Records of spatial reasoning questions
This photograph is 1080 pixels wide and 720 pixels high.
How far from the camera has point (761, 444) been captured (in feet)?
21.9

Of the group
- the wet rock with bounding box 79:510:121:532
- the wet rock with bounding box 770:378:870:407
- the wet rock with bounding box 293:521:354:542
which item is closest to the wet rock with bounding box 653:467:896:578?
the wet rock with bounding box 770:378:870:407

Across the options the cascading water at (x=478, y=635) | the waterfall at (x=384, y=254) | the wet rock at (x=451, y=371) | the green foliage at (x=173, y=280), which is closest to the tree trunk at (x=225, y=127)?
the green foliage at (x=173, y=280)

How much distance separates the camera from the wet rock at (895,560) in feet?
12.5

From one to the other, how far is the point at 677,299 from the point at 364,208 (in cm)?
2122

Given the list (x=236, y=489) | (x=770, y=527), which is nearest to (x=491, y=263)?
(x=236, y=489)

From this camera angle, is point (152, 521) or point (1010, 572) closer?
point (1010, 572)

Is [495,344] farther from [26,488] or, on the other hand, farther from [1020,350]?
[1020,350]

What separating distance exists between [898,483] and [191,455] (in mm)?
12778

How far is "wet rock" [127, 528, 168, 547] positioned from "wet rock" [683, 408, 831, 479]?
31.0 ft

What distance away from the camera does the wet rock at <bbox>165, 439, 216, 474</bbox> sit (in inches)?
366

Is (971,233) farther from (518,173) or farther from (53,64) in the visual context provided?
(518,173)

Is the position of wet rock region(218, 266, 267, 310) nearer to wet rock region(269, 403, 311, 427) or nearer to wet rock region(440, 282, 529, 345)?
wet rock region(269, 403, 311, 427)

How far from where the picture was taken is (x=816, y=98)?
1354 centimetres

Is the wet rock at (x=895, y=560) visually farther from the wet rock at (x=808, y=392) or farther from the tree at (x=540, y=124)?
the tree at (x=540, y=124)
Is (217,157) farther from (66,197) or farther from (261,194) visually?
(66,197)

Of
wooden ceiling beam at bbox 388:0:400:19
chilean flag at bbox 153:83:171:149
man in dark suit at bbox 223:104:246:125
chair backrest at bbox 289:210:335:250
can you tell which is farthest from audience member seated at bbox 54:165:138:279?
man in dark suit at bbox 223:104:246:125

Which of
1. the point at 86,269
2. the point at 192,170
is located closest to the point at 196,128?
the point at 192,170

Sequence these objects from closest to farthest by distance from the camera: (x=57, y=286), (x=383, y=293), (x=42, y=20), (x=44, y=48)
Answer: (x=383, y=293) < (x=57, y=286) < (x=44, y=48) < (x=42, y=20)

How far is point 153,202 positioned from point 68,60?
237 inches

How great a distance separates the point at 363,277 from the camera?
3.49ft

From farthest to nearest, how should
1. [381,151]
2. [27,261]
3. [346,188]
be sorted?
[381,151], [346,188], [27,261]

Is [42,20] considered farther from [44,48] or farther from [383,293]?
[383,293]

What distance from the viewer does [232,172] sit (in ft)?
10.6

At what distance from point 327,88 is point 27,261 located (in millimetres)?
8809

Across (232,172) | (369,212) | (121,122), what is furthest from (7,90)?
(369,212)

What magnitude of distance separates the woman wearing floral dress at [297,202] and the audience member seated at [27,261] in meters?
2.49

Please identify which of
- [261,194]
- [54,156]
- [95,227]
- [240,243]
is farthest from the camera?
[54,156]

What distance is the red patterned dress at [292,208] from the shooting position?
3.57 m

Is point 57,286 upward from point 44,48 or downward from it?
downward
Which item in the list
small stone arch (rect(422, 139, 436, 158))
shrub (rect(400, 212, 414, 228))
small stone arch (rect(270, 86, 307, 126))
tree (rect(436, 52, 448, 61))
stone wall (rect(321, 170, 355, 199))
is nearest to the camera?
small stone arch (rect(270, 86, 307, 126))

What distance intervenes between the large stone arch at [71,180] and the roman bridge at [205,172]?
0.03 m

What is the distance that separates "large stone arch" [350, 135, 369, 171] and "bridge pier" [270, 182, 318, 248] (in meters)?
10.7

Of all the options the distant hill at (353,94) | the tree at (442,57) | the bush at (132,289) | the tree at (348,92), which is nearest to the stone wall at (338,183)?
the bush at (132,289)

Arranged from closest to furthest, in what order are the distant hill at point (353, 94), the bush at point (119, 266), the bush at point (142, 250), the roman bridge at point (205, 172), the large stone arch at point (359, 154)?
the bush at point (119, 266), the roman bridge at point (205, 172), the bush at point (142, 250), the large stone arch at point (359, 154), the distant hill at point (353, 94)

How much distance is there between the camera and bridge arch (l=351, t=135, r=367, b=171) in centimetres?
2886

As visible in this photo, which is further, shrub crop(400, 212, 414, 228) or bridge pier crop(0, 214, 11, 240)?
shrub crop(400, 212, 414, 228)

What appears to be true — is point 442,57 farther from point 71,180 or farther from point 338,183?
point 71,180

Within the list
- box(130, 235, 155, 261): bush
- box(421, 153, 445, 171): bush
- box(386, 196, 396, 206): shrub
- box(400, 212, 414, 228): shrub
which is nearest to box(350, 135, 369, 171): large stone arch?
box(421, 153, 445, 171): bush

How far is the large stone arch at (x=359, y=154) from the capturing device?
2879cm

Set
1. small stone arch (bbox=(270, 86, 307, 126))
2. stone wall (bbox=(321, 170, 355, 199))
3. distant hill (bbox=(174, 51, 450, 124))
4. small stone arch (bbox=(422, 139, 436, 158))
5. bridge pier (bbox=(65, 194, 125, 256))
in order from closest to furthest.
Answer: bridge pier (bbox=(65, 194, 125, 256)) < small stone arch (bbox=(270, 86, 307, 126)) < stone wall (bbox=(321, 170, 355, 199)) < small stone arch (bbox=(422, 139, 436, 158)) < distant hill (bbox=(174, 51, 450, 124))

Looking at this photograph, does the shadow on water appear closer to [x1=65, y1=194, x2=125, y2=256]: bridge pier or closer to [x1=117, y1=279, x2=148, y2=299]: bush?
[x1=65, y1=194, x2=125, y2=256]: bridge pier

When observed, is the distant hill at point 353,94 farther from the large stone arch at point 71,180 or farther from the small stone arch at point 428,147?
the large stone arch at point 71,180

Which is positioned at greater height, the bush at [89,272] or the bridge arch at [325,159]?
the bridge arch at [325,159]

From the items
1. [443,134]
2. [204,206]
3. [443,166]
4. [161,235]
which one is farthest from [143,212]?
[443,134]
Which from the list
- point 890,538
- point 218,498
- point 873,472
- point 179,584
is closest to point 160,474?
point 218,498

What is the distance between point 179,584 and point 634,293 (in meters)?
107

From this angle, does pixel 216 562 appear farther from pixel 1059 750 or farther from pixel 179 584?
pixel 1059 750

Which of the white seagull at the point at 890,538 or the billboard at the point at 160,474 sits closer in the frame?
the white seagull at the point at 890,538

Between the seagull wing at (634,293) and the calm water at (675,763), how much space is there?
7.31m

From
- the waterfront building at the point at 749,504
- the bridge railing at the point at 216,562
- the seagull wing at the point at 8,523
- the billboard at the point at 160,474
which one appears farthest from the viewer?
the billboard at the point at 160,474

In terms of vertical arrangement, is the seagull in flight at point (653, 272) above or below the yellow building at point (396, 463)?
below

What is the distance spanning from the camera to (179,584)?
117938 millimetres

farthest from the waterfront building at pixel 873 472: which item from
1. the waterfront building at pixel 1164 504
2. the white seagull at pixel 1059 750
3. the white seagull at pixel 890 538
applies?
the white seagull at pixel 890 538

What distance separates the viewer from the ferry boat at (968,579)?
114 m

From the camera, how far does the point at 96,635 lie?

# Task statement:
Generate an exact reproduction of all entries.

# Answer:
This photograph is 1080 pixels wide and 720 pixels high.
How far from the camera has point (761, 444) been captured (in feet)?
21.9

Of the group
- the wet rock with bounding box 79:510:121:532
- the wet rock with bounding box 770:378:870:407
- the wet rock with bounding box 293:521:354:542
which item is closest to the wet rock with bounding box 653:467:896:578?
the wet rock with bounding box 770:378:870:407

Across the options the cascading water at (x=478, y=635) | the waterfall at (x=384, y=254) | the wet rock at (x=451, y=371) | the green foliage at (x=173, y=280), which is closest to the tree trunk at (x=225, y=127)?
the green foliage at (x=173, y=280)

How much distance separates the camera from the wet rock at (895,560) in feet?
12.5

From one to the other, how far is the point at 677,299 from the point at 364,208 (in cm)?
2122

Given the list (x=236, y=489) | (x=770, y=527), which is nearest to (x=491, y=263)?
(x=236, y=489)

From this camera angle, is point (152, 521) or point (1010, 572) closer?
point (1010, 572)

Is [495,344] farther from [26,488] or, on the other hand, farther from [1020,350]?
[1020,350]

What separating distance exists between [898,483] and [191,455] (in mm)?
12778

How far is "wet rock" [127, 528, 168, 547] positioned from "wet rock" [683, 408, 831, 479]?
31.0 ft

What distance away from the camera does the wet rock at <bbox>165, 439, 216, 474</bbox> sit (in inches)?
366

Is (971,233) farther from (518,173) or farther from (53,64) in the visual context provided?
(518,173)

Is the position of wet rock region(218, 266, 267, 310) nearer to wet rock region(269, 403, 311, 427) or nearer to wet rock region(440, 282, 529, 345)?
wet rock region(269, 403, 311, 427)

How far from where the picture was taken is (x=816, y=98)?
1354 centimetres

Is the wet rock at (x=895, y=560) visually farther from the wet rock at (x=808, y=392) or farther from the tree at (x=540, y=124)?
the tree at (x=540, y=124)
Is (217,157) farther from (66,197) or farther from (261,194) visually?
(66,197)

Of
wooden ceiling beam at bbox 388:0:400:19
chilean flag at bbox 153:83:171:149
man in dark suit at bbox 223:104:246:125
chair backrest at bbox 289:210:335:250
can you tell which is farthest from audience member seated at bbox 54:165:138:279?
man in dark suit at bbox 223:104:246:125

Which of
1. the point at 86,269
2. the point at 192,170
is located closest to the point at 196,128?
the point at 192,170

Sequence these objects from closest to farthest by distance from the camera: (x=57, y=286), (x=383, y=293), (x=42, y=20), (x=44, y=48)
Answer: (x=383, y=293) < (x=57, y=286) < (x=44, y=48) < (x=42, y=20)

How far is point 153,202 positioned from point 68,60?
237 inches

How great a distance separates the point at 363,277 from the camera?
3.49ft

From farthest to nearest, how should
1. [381,151]
2. [27,261]
3. [346,188]
be sorted?
[381,151], [346,188], [27,261]

Is [42,20] considered farther from [44,48] or farther from [383,293]?
[383,293]

What distance from the viewer does [232,172] sit (in ft)?
10.6

At what distance from point 327,88 is point 27,261 located (in millimetres)?
8809

Across (232,172) | (369,212) | (121,122), what is furthest from (7,90)?
(369,212)

What magnitude of distance separates the woman wearing floral dress at [297,202] and the audience member seated at [27,261] in meters?
2.49

Please identify which of
- [261,194]
- [54,156]
- [95,227]
- [240,243]
is farthest from the camera?
[54,156]

What distance is the red patterned dress at [292,208] from the shooting position?
3.57 m

Is point 57,286 upward from point 44,48 or downward from it?
downward
Which item in the list
small stone arch (rect(422, 139, 436, 158))
shrub (rect(400, 212, 414, 228))
small stone arch (rect(270, 86, 307, 126))
tree (rect(436, 52, 448, 61))
stone wall (rect(321, 170, 355, 199))
is nearest to the camera?
small stone arch (rect(270, 86, 307, 126))

What distance intervenes between the large stone arch at [71,180] and the roman bridge at [205,172]?
0.03 m

What is the distance that separates "large stone arch" [350, 135, 369, 171] and "bridge pier" [270, 182, 318, 248] (in meters)?
10.7

Of all the options the distant hill at (353,94) | the tree at (442,57) | the bush at (132,289) | the tree at (348,92), which is nearest to the stone wall at (338,183)?
the bush at (132,289)

Arranged from closest to furthest, in what order are the distant hill at point (353, 94), the bush at point (119, 266), the bush at point (142, 250), the roman bridge at point (205, 172), the large stone arch at point (359, 154)?
the bush at point (119, 266), the roman bridge at point (205, 172), the bush at point (142, 250), the large stone arch at point (359, 154), the distant hill at point (353, 94)

How much distance is there between the camera and bridge arch (l=351, t=135, r=367, b=171) in centimetres?
2886

As visible in this photo, which is further, shrub crop(400, 212, 414, 228) or bridge pier crop(0, 214, 11, 240)?
shrub crop(400, 212, 414, 228)

What appears to be true — is point 442,57 farther from point 71,180 or farther from point 338,183?
point 71,180

Within the list
- box(130, 235, 155, 261): bush
- box(421, 153, 445, 171): bush
- box(386, 196, 396, 206): shrub
- box(400, 212, 414, 228): shrub
which is nearest to box(350, 135, 369, 171): large stone arch?
box(421, 153, 445, 171): bush

How far is the large stone arch at (x=359, y=154) from the capturing device?
2879cm

Set
1. small stone arch (bbox=(270, 86, 307, 126))
2. stone wall (bbox=(321, 170, 355, 199))
3. distant hill (bbox=(174, 51, 450, 124))
4. small stone arch (bbox=(422, 139, 436, 158))
5. bridge pier (bbox=(65, 194, 125, 256))
in order from closest to furthest.
Answer: bridge pier (bbox=(65, 194, 125, 256)) < small stone arch (bbox=(270, 86, 307, 126)) < stone wall (bbox=(321, 170, 355, 199)) < small stone arch (bbox=(422, 139, 436, 158)) < distant hill (bbox=(174, 51, 450, 124))

Looking at this photograph, does the shadow on water appear closer to [x1=65, y1=194, x2=125, y2=256]: bridge pier or closer to [x1=117, y1=279, x2=148, y2=299]: bush?
[x1=65, y1=194, x2=125, y2=256]: bridge pier

When observed, is the distant hill at point 353,94 farther from the large stone arch at point 71,180 or farther from the small stone arch at point 428,147?
the large stone arch at point 71,180

Which is positioned at greater height, the bush at [89,272] or the bridge arch at [325,159]?
the bridge arch at [325,159]

From the items
1. [443,134]
2. [204,206]
3. [443,166]
4. [161,235]
which one is farthest from [143,212]?
[443,134]
Which from the list
- point 890,538
- point 218,498
- point 873,472
- point 179,584
is closest to point 160,474?
point 218,498

What is the distance between point 179,584 and point 634,293 (in meters)?
107

From this angle, does pixel 216 562 appear farther from pixel 1059 750 or farther from pixel 179 584?
pixel 1059 750

Which of the white seagull at the point at 890,538 or the billboard at the point at 160,474 sits closer in the frame?
the white seagull at the point at 890,538

Between the seagull wing at (634,293) and the calm water at (675,763), how much space is there?
7.31m

From
- the waterfront building at the point at 749,504
- the bridge railing at the point at 216,562
- the seagull wing at the point at 8,523
- the billboard at the point at 160,474
which one appears farthest from the viewer?
the billboard at the point at 160,474

In terms of vertical arrangement, is the seagull in flight at point (653, 272) above or below the yellow building at point (396, 463)?
below

What is the distance spanning from the camera to (179,584)?
117938 millimetres

farthest from the waterfront building at pixel 873 472: which item from
1. the waterfront building at pixel 1164 504
2. the white seagull at pixel 1059 750
3. the white seagull at pixel 890 538
applies?
the white seagull at pixel 890 538

What distance separates the viewer from the ferry boat at (968,579)?
114 m

From the camera, how far does the point at 96,635 lie?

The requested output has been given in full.